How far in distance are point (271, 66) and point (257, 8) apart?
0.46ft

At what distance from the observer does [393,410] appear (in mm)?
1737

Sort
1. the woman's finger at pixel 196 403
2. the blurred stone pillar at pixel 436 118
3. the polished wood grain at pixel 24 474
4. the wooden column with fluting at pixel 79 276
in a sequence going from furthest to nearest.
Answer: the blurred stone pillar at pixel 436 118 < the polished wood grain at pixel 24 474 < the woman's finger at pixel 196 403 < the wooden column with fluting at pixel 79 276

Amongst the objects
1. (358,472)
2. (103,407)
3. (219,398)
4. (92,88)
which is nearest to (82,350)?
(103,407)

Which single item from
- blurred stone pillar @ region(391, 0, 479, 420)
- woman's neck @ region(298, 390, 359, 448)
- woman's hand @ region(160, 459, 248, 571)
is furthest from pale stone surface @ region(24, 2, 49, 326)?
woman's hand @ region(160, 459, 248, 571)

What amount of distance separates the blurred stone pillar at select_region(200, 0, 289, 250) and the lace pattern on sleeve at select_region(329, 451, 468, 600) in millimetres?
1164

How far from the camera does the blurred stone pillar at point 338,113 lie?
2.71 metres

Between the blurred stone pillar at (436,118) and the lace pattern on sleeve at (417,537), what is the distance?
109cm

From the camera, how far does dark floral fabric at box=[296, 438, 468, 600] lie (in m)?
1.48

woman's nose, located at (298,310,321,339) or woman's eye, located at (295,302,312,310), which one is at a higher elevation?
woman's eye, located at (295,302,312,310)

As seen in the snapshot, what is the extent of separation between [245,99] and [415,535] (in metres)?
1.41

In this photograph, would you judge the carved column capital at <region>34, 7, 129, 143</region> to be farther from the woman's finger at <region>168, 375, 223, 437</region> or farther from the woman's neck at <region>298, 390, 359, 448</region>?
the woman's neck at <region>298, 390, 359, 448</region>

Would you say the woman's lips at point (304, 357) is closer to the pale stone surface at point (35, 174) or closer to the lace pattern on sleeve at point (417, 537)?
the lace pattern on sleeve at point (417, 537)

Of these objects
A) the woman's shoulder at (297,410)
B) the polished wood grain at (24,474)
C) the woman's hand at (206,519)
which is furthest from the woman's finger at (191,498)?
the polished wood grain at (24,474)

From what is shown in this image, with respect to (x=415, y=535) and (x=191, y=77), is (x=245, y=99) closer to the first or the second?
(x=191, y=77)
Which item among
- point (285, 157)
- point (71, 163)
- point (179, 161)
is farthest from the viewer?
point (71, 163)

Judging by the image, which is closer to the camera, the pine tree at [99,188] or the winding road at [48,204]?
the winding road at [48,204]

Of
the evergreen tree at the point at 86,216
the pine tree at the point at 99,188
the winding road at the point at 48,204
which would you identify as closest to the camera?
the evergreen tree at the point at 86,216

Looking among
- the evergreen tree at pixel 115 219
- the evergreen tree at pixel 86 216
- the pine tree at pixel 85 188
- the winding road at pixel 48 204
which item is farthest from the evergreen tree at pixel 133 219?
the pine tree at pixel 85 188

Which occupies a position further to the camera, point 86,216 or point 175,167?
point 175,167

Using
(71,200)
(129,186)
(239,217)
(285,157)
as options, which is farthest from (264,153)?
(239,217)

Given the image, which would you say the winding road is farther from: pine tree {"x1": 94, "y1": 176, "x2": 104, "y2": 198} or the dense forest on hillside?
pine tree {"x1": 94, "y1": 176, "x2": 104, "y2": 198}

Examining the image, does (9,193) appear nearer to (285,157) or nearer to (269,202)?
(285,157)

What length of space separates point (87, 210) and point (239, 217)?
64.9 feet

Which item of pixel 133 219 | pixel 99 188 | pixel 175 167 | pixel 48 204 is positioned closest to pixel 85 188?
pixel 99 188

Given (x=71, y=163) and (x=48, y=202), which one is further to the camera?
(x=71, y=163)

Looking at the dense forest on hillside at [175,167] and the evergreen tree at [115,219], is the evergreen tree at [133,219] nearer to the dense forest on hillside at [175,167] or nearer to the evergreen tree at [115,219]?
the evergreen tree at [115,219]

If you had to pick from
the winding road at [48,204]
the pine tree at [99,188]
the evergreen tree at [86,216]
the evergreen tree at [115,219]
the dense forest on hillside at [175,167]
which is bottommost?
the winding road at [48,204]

+---+

Each line of the material should be echoed exactly.

## IN RESPONSE
How far in distance are point (271, 66) and point (257, 8) apart?
0.46ft

At what distance from the observer does [393,410] appear (in mm)?
1737

Sort
1. the woman's finger at pixel 196 403
2. the blurred stone pillar at pixel 436 118
3. the polished wood grain at pixel 24 474
4. the wooden column with fluting at pixel 79 276
in a sequence going from furthest to nearest.
Answer: the blurred stone pillar at pixel 436 118 < the polished wood grain at pixel 24 474 < the woman's finger at pixel 196 403 < the wooden column with fluting at pixel 79 276

Amongst the objects
1. (358,472)
2. (103,407)
3. (219,398)
4. (92,88)
which is nearest to (82,350)?
(103,407)

Which single item from
- blurred stone pillar @ region(391, 0, 479, 420)
- woman's neck @ region(298, 390, 359, 448)
- woman's hand @ region(160, 459, 248, 571)
is furthest from pale stone surface @ region(24, 2, 49, 326)?
woman's hand @ region(160, 459, 248, 571)

What amount of distance separates the blurred stone pillar at select_region(200, 0, 289, 250) and the lace pattern on sleeve at select_region(329, 451, 468, 600) in millimetres?
1164

How far from the camera does the blurred stone pillar at point 338,113 lie?
2.71 metres

Between the blurred stone pillar at (436,118) and the lace pattern on sleeve at (417,537), what is the distance?
109cm

From the camera, how far does dark floral fabric at box=[296, 438, 468, 600] lie (in m)?
1.48

woman's nose, located at (298,310,321,339) or woman's eye, located at (295,302,312,310), which one is at a higher elevation?
woman's eye, located at (295,302,312,310)

As seen in the snapshot, what is the extent of separation between [245,99] and [415,535] (in metres)?
1.41

In this photograph, would you judge the carved column capital at <region>34, 7, 129, 143</region> to be farther from the woman's finger at <region>168, 375, 223, 437</region> or farther from the woman's neck at <region>298, 390, 359, 448</region>?
the woman's neck at <region>298, 390, 359, 448</region>

Would you say the woman's lips at point (304, 357) is closer to the pale stone surface at point (35, 174) or closer to the lace pattern on sleeve at point (417, 537)?
the lace pattern on sleeve at point (417, 537)

Of these objects
A) the woman's shoulder at (297,410)
B) the polished wood grain at (24,474)
C) the woman's hand at (206,519)
which is furthest from the woman's finger at (191,498)?
the polished wood grain at (24,474)

From what is shown in this image, with respect to (x=415, y=535) and (x=191, y=77), is (x=245, y=99) closer to the first or the second?
(x=191, y=77)
Which item among
- point (285, 157)
- point (71, 163)
- point (179, 161)
is farthest from the viewer?
point (71, 163)

Judging by the image, which is closer to the camera, the pine tree at [99,188] or the winding road at [48,204]?
the winding road at [48,204]

Of
the evergreen tree at the point at 86,216
the pine tree at the point at 99,188
the winding road at the point at 48,204
which would you identify as closest to the camera?
the evergreen tree at the point at 86,216

Looking among
- the evergreen tree at pixel 115 219
- the evergreen tree at pixel 86 216
- the pine tree at pixel 85 188
- the winding road at pixel 48 204
which item is farthest from the evergreen tree at pixel 133 219?
the pine tree at pixel 85 188

Which occupies a position further to the camera, point 86,216 or point 175,167?
point 175,167

Using
(71,200)
(129,186)
(239,217)
(285,157)
as options, which is farthest from (264,153)?
(239,217)

Given the image, which would you say the winding road is farther from: pine tree {"x1": 94, "y1": 176, "x2": 104, "y2": 198} or the dense forest on hillside?
pine tree {"x1": 94, "y1": 176, "x2": 104, "y2": 198}

Examining the image, does (9,193) appear nearer to (285,157) or nearer to (269,202)?
(285,157)

What length of space separates point (87, 210) and point (239, 217)?
64.9 feet

Which item of pixel 133 219 | pixel 99 188 | pixel 175 167 | pixel 48 204 is positioned closest to pixel 85 188?
pixel 99 188

Given (x=71, y=163) and (x=48, y=202), which one is further to the camera?
(x=71, y=163)

Looking at the dense forest on hillside at [175,167] and the evergreen tree at [115,219], is the evergreen tree at [133,219] nearer to the dense forest on hillside at [175,167] or nearer to the evergreen tree at [115,219]?
the evergreen tree at [115,219]

If you had to pick from
the winding road at [48,204]
the pine tree at [99,188]
the evergreen tree at [86,216]
the evergreen tree at [115,219]
the dense forest on hillside at [175,167]
which is bottommost?
the winding road at [48,204]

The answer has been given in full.